At vero eos et accusamus et iusto odio dignissimos ducimus qui blanditiis praesentium voluptatum deleniti atque corrupti quos dolores et quas molestias excepturi sint occaecati cupiditate non provident, similique sunt in culpa qui officia deserunt mollitia animi, id est laborum et dolorum fuga. Et harum quidem rerum facilis est et expedita distinctio. Nam libero tempore, cum soluta nobis est eligendi optio cumque nihil impedit quo minus id quod maxime placeat facere possimus, omnis voluptas assumenda est, omnis dolor repellendus. Itaque earum rerum hic tenetur a sapiente delectus, ut aut reiciendis voluptatibus maiores alias consequatur aut perferendis doloribus asperiores repellat.

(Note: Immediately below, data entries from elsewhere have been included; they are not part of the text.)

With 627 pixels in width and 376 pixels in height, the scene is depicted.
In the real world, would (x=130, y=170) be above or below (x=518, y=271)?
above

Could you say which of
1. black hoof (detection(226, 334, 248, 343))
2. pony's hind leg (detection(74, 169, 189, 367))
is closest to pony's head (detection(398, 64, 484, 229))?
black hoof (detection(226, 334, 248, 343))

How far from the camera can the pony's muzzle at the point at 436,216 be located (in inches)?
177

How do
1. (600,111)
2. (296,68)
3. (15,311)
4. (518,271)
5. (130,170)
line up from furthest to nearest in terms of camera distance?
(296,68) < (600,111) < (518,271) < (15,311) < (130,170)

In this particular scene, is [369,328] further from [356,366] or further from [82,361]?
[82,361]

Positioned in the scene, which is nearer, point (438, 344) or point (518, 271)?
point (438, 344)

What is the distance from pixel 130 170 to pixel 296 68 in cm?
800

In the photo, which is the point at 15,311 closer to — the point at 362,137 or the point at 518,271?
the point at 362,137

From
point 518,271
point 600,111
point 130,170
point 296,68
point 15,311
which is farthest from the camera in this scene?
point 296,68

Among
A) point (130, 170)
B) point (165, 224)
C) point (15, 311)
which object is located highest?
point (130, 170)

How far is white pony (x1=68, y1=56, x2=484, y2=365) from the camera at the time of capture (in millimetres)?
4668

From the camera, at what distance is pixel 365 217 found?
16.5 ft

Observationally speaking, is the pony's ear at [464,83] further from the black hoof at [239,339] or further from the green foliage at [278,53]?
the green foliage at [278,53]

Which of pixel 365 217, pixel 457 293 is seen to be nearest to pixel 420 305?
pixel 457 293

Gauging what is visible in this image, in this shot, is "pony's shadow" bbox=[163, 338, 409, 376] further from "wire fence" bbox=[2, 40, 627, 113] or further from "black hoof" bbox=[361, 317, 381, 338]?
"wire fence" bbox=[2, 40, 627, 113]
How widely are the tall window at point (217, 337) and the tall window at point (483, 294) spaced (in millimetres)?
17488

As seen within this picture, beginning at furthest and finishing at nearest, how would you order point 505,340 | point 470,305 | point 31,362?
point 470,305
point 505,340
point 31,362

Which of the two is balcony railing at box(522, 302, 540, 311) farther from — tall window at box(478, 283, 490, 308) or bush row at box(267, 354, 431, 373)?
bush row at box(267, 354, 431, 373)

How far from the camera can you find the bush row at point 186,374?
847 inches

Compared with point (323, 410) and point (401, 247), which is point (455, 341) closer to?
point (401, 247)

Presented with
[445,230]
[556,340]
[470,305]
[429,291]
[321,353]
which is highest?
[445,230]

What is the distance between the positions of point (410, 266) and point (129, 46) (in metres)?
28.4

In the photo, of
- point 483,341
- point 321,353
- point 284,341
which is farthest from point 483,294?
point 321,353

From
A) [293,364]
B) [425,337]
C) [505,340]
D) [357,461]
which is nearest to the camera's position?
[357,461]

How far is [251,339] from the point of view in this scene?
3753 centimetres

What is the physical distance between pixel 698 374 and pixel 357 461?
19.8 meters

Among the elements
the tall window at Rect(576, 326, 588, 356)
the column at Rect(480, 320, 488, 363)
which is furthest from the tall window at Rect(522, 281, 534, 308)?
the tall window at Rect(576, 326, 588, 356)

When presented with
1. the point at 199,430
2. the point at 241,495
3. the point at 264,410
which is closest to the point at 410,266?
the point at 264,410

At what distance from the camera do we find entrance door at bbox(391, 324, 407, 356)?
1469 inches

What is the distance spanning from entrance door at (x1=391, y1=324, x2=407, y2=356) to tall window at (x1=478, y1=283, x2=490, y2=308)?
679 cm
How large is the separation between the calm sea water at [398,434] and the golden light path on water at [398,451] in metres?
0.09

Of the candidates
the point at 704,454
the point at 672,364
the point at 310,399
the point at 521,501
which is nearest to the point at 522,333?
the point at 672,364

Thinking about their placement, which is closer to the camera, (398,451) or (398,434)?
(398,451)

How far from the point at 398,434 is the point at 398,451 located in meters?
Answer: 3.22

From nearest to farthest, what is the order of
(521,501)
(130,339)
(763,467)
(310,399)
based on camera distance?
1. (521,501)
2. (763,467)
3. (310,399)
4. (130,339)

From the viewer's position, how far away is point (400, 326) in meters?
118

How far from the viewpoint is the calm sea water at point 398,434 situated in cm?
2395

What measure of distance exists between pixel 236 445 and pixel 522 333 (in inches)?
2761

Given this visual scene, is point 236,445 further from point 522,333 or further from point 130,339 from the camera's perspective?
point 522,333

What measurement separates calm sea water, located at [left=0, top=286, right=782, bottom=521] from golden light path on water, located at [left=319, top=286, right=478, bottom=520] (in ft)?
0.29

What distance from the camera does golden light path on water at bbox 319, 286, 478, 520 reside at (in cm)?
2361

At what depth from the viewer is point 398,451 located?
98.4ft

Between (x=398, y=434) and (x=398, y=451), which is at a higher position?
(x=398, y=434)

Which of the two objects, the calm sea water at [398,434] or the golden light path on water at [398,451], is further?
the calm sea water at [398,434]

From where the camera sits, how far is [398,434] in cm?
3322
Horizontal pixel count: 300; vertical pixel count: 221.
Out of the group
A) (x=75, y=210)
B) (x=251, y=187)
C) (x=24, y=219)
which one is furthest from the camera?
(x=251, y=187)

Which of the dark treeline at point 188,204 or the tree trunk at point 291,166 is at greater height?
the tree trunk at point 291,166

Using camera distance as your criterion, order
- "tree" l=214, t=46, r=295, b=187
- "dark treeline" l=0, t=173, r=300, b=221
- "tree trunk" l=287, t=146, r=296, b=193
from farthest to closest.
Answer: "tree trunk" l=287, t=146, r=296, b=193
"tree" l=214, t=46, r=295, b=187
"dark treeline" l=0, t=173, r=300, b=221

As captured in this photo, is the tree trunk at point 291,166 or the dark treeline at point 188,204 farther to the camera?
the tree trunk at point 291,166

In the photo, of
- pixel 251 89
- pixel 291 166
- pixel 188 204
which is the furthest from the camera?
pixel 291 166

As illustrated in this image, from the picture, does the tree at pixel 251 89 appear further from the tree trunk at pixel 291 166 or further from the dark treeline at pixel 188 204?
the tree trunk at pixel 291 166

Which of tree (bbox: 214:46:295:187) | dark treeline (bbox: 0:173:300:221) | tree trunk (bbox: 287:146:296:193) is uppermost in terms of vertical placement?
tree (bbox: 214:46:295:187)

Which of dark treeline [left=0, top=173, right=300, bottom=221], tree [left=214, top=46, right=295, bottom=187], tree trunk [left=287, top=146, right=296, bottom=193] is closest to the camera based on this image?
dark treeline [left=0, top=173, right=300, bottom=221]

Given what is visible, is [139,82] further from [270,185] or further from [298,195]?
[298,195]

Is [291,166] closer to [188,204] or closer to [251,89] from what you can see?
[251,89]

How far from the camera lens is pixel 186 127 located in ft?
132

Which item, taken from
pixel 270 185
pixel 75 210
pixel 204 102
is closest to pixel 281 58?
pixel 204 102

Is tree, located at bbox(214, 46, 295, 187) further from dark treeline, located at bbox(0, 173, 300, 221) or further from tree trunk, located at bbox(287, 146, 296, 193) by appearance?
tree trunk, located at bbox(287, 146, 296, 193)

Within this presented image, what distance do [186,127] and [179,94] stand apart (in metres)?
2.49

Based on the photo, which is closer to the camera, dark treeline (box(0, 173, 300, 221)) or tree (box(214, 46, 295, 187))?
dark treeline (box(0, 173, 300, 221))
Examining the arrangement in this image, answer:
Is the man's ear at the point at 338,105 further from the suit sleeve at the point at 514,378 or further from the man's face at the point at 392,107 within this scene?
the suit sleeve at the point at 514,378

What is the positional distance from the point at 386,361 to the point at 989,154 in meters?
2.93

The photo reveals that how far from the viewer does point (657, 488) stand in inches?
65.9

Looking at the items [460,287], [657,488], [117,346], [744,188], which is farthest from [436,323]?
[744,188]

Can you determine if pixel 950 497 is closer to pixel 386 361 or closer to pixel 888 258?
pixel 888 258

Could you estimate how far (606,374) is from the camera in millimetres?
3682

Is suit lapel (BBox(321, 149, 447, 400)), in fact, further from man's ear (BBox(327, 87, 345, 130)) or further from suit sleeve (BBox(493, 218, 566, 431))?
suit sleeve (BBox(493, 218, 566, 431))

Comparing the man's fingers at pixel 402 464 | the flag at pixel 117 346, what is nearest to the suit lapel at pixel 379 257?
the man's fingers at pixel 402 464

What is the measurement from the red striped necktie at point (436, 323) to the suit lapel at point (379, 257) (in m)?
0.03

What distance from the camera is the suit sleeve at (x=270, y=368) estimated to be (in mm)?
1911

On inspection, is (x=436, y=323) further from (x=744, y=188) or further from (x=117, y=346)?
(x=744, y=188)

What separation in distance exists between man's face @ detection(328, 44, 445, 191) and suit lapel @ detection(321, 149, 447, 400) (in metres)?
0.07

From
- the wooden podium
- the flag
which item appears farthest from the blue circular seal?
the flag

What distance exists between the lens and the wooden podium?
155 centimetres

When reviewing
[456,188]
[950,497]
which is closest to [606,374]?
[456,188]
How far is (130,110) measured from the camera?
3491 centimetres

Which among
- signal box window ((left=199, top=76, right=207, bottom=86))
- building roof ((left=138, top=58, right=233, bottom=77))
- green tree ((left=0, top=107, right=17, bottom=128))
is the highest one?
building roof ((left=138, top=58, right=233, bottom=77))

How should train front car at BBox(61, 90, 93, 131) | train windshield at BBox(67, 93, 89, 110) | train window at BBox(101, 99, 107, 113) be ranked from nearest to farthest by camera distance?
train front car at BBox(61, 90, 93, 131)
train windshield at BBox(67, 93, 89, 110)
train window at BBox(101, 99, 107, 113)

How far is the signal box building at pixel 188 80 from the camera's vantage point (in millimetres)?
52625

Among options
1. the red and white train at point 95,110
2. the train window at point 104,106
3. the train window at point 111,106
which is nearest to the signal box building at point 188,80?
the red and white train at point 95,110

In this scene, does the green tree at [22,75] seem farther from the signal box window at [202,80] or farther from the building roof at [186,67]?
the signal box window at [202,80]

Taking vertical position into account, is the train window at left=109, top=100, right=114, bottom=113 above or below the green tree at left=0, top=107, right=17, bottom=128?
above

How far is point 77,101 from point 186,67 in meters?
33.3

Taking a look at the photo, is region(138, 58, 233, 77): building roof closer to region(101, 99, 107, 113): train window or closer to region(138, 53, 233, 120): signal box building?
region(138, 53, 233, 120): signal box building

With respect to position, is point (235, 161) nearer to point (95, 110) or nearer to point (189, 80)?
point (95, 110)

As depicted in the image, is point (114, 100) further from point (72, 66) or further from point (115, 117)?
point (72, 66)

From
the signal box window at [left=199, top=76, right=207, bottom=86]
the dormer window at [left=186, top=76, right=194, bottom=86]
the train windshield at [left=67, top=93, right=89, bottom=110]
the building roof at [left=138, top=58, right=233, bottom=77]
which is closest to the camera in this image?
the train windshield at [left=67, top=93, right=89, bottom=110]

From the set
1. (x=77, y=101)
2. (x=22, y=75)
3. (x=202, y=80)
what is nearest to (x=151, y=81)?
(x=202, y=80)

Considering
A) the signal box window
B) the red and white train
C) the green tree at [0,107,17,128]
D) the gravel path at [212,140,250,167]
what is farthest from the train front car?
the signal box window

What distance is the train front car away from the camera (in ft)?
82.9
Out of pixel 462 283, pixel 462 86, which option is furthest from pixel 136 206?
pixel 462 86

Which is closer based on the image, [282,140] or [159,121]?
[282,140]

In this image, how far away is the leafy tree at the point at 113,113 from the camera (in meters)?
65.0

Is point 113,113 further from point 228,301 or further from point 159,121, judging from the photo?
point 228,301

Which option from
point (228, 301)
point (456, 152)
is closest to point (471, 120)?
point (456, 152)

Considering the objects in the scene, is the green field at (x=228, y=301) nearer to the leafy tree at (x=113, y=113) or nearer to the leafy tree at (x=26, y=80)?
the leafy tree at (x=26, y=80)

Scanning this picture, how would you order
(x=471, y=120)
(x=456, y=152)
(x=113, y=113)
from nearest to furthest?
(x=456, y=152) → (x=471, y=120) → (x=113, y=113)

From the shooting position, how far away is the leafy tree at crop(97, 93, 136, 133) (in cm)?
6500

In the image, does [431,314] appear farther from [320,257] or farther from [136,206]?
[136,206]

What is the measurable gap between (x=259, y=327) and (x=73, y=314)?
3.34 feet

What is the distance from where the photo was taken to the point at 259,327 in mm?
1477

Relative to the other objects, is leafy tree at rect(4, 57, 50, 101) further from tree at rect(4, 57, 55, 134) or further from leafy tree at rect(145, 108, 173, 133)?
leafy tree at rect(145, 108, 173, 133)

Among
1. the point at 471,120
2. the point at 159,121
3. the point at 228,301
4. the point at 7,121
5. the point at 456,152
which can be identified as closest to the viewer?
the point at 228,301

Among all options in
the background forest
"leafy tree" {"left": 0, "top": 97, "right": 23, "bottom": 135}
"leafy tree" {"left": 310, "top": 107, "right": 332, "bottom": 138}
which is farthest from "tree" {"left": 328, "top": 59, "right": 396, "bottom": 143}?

We can use two methods 1-Substitution 2-Elimination.
no i don't really. Will you explain it to me?
Sure thing. lets take an example first.
Elimination method: When adding two equations, you basically add all parts of them. Say you had the equations: 4x + 5y = 14 -4x - 3y = -10 Adding them would give 2y = 4 4x + 5y = 14 + -4x - 3y = -10 2y = 4 As you can see, the 4x and -4x cancelled out, therefore eliminating the variable x, leaving an equation with only one variable (y), able to be solved. 2y = 4 y = 2 Now that you have a value for y, you must find one for x. To do this, just substitute the value for y into either original equation, and solve it for x 4x + 5(2) = 14 4x + 10 = 14 4x = 4 x = 1 Your solution for these two equations is (1, 2).
x + y = 4, and 2x + y = 7. First you work in one equation, solving for one variable in terms of another. Let's solve for y in terms of x in the first equation (you can do whichever variable in whichever equation you want, but you should experiment, and start recognizing which is the simplest one). x + y = 4 -x -x y = 4 - x Now this is where the substitution comes in. We substitute this value for y in the second equation. 2x + y = 7 2x + (4 - x) = 7 2x + 4 - x = 7 Combine like terms... x + 4 = 7 -4 -4 x = 3 Now you've solved for one variable, x, but you still need y. So...substitute your value for x into either equation and solve that linear equation to find y. x + y = 4 3 + y = 4 -3 -3 y = 1 The solution to this equation is x = 3, y = 1.
Its okay I think i get it (: thanks alot!!